There's a utility Pgen, which is Python's custom Parser Generator
similar to  Yacc or Bison.  It uses grammar/grammar as input, and
generates graminit.c.  Graminit.c will hurt your brain if you try to
figure out what it's doing (also highlights some of the perils of
automatic code generation).  Parsetok.c takes the generated grammar in
conjunction with some tokenized text, and builds the AST tree based on
these two inputs.

Parsermodule.c just provides a Python interface to the above internals. 

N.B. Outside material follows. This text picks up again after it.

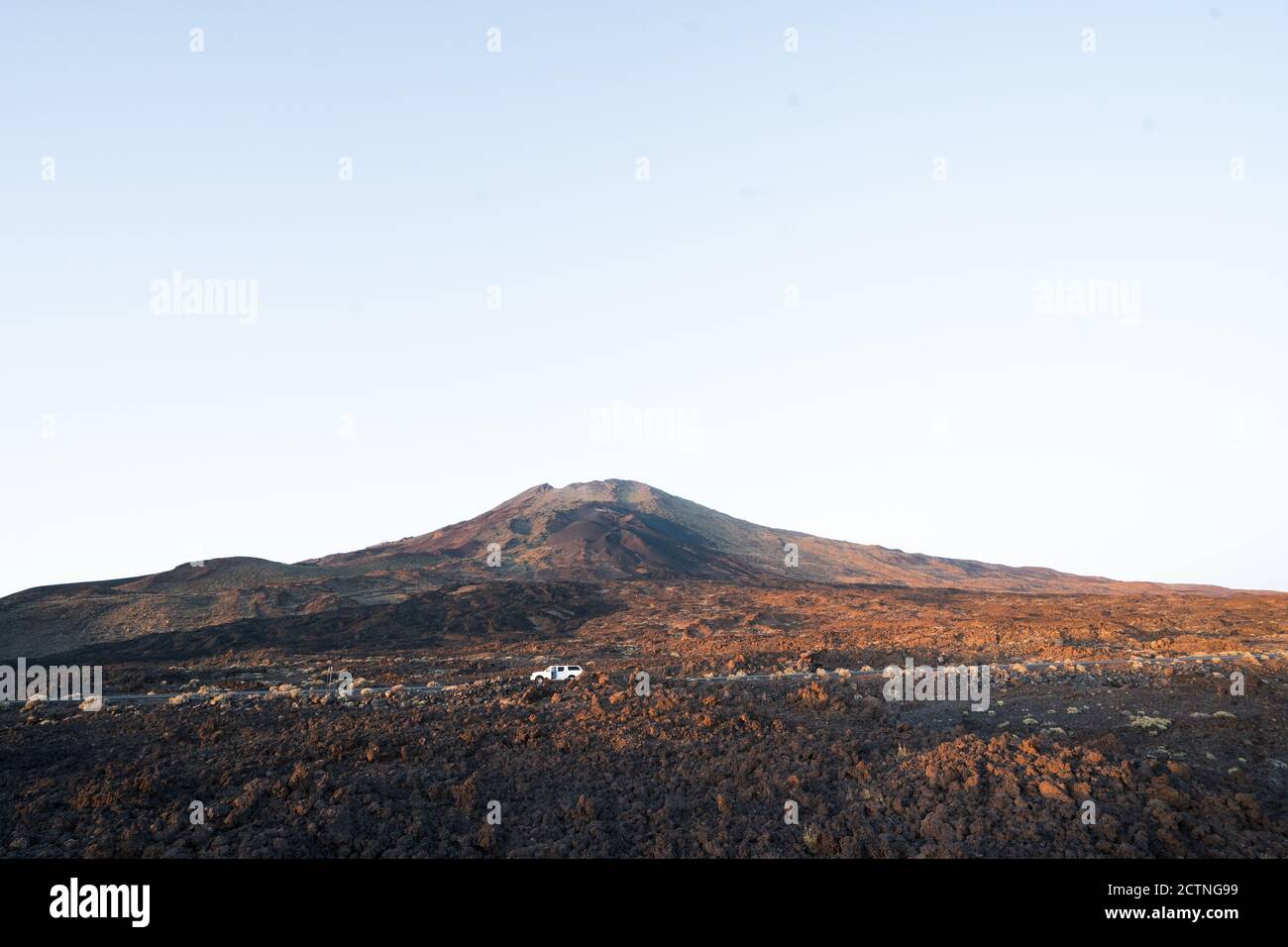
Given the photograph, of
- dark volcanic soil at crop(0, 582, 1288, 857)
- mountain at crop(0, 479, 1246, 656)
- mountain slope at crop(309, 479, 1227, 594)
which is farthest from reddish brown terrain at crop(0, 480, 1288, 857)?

The bulk of the code is validation code, so that if you try to compile
a hand-built ast, it'll throw an error there instead of blowing up the
compiler internals.  It's actually been really handy for me to debug
the stuff I've been writing.

Hand-coding the parser, like I did, is more likely to result in subtile
bugs creeping in and is harder to maintain than PGen if your source
grammar is changing alot.  Right now Python's grammar is reasonably
stable so it's not too bad.  I previously tried to write a Parser
Generator in pure Python, but it had all kinds of bugs and I'm still
not entirely comfortable doing serious low-level debugging in Python. 
I also noticed some comments in PGen that indicated they used a
"unique" method of reducing the grammar.